A Morning Consult poll released on Monday revealed that 83% of Americans believe the world would be a better place without Putin in office. Among GOP voters, 84% of respondents said the same of President Joe Biden.
It’s not that Republicans are bigger fans of Putin than are Americans at large. In fact, 83% of Republicans agreed that the world would be better off without Putin running the Kremlin, matching the overall survey result. Independents were slightly less condemning of Putin, with 79% saying the world would be a better place without him in office.

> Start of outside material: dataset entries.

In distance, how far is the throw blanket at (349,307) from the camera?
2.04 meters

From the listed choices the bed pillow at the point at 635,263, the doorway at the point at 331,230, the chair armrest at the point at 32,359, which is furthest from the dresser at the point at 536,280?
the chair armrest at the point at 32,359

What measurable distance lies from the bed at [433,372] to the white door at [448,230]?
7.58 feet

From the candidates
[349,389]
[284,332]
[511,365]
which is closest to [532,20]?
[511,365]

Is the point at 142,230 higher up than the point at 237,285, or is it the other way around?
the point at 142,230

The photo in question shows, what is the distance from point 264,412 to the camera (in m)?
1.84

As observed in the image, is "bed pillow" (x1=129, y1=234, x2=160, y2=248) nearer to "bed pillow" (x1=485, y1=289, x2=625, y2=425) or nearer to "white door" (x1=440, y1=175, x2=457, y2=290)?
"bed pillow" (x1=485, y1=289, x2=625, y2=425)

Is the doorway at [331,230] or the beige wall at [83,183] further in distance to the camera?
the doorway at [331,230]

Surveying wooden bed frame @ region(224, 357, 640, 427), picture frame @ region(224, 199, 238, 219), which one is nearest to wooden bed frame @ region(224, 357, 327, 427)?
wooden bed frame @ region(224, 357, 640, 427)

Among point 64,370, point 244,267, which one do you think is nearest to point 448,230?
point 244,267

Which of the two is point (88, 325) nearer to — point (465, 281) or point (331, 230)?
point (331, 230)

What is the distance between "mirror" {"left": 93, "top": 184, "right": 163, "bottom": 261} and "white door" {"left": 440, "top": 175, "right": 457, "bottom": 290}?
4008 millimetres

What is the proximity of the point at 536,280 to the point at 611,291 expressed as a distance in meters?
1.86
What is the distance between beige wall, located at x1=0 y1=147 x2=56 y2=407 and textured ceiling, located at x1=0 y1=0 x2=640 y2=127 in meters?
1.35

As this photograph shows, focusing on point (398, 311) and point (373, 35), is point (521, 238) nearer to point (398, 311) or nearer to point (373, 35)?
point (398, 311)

Where the poll responses diverged was on Biden. While nearly seven in eight Republicans see his presence in office as harmful to the world, only 17% of Democrats agreed. Perhaps most concerning for Democrats heading into this year’s midterm elections is that more than half of independents (51%) said they believe the world would be better off without Biden in the White House. By comparison, only 34% of independents said the world would be a worse place without Biden in office.
Putin was the leading villain in the US poll, exceeding Kim Jong-un’s ratio of 78% of respondents saying the world would be better without him. China’s Xi Jinping was next in line, at 59%, followed by Biden, at 51%. Iran’s Ebrahim Raisi and Saudi Arabia’s Mohammed bin Salman came in at 39% and 37%, respectively. Just 12% of respondents said the world would be a better place without Ukrainian President Volodymyr Zelensky in office.
Biden distinguished himself as the most disappointing US president in 75 years after taking office in January 2021. A Gallup poll released last October showed that he had suffered the biggest decline in presidential approval ratings since Harry Truman was trying to fill the shoes of the late Franklin Roosevelt in 1945. Biden’s approval ratings have continued to slide this year, dropping to 38% in a CNBC poll released last week. That compared with a 46% rating in December, just before the Ukraine crisis began to dominate US media coverage.